Io terrei presente un aspetto abbastanza evidente.

Sono 3.
Sono 3 bambini, quindi tre famiglie

e voi ne siete 16.
16 famiglie, piu' gli insegnanti.

Non e' possibile, se ci pensi, che tre di loro possono mettere in crisi numeri di persone cinque volte piu' grandi.

Secondo me una lettera al preside e' proprio partire con il piede sbagliato.
perche' e' uno strumento di azione "freddo" ed e' come a dire "io mi tutelo perche' ti scrivo, ora sbrigatela tu"

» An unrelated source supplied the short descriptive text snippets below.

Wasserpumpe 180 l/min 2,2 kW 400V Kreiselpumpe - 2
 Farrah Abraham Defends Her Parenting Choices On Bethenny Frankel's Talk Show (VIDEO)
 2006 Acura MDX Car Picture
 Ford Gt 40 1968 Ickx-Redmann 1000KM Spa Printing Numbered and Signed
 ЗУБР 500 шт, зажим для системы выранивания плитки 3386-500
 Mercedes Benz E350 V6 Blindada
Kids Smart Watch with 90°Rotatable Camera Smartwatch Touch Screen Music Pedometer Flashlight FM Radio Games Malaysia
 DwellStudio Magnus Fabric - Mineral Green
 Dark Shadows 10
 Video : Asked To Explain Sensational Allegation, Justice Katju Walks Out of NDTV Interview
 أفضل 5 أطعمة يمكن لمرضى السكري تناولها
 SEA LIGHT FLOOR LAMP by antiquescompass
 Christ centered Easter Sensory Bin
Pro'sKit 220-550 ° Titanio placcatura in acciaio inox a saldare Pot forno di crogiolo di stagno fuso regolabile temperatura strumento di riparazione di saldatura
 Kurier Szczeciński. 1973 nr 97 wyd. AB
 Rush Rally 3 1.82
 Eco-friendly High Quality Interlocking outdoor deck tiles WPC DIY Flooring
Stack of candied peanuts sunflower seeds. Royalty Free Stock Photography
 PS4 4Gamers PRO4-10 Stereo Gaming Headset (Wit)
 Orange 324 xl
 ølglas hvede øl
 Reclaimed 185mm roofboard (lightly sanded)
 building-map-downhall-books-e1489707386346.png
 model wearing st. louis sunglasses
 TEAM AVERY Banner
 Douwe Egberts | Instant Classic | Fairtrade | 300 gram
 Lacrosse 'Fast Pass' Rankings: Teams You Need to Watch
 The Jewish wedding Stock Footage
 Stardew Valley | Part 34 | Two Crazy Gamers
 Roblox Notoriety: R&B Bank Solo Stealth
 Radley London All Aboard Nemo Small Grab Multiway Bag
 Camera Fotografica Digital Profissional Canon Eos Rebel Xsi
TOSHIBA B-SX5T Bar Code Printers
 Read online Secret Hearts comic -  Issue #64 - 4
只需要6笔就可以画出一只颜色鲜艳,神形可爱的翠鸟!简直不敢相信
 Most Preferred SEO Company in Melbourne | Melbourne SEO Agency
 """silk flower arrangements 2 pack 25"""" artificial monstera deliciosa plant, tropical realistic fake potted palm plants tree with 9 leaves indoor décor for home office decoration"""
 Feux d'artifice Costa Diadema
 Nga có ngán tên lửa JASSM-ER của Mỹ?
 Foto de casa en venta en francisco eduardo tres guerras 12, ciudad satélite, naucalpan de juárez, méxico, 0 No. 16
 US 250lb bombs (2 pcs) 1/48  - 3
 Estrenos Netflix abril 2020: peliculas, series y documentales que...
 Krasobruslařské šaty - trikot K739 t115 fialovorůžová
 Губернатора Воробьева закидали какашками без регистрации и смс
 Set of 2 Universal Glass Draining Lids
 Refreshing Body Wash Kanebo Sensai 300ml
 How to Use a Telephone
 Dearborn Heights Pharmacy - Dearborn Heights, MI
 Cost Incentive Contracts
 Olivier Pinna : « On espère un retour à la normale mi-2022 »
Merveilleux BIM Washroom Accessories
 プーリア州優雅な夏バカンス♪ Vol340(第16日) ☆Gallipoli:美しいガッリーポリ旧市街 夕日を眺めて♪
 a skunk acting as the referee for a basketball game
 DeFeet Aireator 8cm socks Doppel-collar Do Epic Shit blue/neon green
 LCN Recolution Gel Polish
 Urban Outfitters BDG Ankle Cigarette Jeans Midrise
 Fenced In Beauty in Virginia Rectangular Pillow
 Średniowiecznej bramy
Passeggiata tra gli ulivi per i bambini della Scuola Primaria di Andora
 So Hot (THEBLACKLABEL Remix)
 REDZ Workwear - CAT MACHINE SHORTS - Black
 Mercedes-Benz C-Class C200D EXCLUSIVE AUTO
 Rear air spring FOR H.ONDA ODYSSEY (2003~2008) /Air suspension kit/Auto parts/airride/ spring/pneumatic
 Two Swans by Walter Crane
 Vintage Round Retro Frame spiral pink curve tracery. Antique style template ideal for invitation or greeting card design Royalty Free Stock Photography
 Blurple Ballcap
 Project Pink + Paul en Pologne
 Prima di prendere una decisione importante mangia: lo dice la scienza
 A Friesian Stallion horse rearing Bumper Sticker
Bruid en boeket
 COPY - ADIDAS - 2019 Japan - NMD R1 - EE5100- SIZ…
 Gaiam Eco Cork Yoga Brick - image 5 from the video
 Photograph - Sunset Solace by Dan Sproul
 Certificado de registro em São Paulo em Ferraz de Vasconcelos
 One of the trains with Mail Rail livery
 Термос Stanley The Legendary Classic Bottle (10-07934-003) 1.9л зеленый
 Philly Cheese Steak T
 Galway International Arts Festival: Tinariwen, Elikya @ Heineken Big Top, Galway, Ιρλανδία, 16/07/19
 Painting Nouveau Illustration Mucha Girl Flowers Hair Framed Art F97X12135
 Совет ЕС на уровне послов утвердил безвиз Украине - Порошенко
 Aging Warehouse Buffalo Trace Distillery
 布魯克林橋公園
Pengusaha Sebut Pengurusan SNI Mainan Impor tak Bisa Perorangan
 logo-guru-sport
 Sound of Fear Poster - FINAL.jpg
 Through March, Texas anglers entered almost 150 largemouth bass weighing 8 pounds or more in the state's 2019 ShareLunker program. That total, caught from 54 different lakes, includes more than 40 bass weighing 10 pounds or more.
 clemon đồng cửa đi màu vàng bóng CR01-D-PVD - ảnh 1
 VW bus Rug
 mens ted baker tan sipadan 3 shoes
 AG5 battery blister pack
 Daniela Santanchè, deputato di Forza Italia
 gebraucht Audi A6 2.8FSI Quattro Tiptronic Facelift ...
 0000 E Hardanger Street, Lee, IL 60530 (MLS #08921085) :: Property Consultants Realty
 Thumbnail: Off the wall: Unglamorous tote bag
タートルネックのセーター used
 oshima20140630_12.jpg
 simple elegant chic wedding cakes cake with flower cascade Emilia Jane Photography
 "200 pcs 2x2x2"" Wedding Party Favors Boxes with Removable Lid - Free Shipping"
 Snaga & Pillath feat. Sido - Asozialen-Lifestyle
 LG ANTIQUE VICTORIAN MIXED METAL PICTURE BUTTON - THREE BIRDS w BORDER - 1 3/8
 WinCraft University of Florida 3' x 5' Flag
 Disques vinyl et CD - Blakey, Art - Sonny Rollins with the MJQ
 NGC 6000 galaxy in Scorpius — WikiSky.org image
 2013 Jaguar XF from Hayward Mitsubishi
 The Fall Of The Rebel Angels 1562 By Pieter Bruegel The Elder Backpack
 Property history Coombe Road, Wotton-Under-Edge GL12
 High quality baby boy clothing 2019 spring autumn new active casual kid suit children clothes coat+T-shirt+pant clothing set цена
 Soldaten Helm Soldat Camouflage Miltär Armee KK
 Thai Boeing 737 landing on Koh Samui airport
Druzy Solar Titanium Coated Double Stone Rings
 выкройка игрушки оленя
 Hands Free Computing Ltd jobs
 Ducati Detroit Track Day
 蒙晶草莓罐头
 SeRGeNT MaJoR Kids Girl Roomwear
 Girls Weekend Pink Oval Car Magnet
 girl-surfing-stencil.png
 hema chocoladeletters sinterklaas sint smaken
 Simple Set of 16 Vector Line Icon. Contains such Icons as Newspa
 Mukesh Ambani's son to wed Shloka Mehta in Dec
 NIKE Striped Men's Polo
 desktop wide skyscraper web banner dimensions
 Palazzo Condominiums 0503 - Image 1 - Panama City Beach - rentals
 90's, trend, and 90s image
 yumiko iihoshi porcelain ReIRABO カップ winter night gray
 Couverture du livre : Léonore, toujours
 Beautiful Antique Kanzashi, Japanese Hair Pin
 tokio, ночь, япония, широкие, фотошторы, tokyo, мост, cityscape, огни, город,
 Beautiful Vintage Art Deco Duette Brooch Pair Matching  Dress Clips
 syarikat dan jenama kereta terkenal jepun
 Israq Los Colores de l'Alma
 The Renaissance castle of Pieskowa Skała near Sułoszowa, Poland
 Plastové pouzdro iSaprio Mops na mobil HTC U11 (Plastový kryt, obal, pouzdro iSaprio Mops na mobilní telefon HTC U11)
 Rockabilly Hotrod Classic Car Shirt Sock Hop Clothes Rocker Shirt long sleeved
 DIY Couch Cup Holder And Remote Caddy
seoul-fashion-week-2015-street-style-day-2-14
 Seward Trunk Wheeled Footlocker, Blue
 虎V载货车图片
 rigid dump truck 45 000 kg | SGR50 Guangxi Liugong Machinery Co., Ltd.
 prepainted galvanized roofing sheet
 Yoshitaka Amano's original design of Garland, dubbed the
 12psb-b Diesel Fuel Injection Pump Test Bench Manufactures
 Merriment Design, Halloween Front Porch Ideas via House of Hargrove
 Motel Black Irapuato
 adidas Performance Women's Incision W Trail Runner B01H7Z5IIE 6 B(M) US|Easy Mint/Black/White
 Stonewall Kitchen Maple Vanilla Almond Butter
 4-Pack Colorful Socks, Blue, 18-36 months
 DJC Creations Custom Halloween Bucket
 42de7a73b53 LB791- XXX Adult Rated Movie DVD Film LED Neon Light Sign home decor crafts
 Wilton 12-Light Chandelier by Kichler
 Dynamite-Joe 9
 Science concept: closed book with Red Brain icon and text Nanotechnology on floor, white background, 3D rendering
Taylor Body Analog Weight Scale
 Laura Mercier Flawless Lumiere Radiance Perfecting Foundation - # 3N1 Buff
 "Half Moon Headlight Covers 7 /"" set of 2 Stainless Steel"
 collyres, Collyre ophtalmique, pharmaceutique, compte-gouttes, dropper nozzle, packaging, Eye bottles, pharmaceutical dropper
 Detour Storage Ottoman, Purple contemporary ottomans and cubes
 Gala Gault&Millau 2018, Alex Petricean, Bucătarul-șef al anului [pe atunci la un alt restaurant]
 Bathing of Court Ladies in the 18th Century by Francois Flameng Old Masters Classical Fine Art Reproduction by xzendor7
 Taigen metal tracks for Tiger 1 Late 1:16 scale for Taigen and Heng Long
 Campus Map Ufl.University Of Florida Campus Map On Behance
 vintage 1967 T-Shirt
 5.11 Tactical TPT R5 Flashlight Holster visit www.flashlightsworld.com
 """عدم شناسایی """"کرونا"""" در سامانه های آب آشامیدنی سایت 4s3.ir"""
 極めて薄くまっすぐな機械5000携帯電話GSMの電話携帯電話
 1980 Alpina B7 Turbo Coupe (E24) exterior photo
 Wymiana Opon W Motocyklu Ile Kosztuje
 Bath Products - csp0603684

invece secondo me, al contrario, sarebbe piu' utile indire una riunione speciale tra genitori, insegnanti e preside e discuterne tutti assieme per il bene dei bambini.
Fatti portavoce di una SOLUZIONE UMANA
che passi attraverso il confronto fatto di parole di sguardi, di intese o contrasti, ma che passi attraverso la conoscenza reciproca dei fatti.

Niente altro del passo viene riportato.